Kaliska ne réussit pas à s’empêcher de grimacer ; face à un tel spectacle, elle regrettait de ne pas avoir pensé à ramener de l’eau à l’aube ou, mieux encore, la veille avant le couvre-feu des siens – il y avait toujours moins d’individus présents lorsque l’heure limite approchait.

Elle s’avança, remarqua la nervosité de la plupart de ses pairs. La nausée la gagna. Combien d’entre eux seraient grondés ou battus en rapportant le précieux liquide à cause du temps qu’ils avaient perdu ? Combien d’entre eux avaient déjà été contraints de s’écarter pour qu’un villageois passe devant eux ?

Ses muscles se crispèrent.
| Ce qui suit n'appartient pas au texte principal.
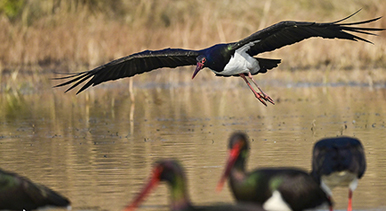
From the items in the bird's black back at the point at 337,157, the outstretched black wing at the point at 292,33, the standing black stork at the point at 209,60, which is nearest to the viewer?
the bird's black back at the point at 337,157

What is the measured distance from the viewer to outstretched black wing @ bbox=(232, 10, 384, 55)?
8.78 meters

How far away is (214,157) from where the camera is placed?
8117mm

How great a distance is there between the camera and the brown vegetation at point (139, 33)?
1925 cm

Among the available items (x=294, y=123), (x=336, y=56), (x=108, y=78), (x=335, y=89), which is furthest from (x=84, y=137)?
(x=336, y=56)

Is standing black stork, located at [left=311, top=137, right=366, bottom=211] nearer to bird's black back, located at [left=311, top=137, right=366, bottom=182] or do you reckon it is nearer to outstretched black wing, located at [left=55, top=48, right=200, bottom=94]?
bird's black back, located at [left=311, top=137, right=366, bottom=182]

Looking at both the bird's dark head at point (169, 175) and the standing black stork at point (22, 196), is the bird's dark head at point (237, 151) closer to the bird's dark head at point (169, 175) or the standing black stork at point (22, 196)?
the bird's dark head at point (169, 175)

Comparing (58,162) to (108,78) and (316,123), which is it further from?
(316,123)

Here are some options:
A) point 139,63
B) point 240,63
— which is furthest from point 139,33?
point 240,63

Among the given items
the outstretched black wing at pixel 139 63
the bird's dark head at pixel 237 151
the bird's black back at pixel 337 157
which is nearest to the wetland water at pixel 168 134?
the bird's black back at pixel 337 157

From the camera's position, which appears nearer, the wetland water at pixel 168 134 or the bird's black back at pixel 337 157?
the bird's black back at pixel 337 157

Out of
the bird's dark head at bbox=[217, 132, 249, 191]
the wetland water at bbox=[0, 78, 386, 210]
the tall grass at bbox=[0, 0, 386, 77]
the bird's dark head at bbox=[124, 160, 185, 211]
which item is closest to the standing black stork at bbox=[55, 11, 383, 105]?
the wetland water at bbox=[0, 78, 386, 210]

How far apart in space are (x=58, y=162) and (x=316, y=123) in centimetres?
395

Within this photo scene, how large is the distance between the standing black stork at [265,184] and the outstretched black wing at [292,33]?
3.70 meters

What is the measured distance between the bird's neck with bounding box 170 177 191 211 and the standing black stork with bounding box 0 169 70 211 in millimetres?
1219
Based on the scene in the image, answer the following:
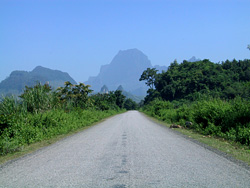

Même quand Kaliska n’en était pas témoin, les mauvais traitements réservés à son peuple l’animaient d’une colère sourde, et il lui était difficile d’appliquer les conseils de Leif – rester transparente, calme et mesurée alors qu’elle était confrontée à de pareilles injustices ressemblait à de la torture. Il avait pourtant raison : les chances qu’une Lycanthus rebelle et agressive soit affranchie étaient nulles…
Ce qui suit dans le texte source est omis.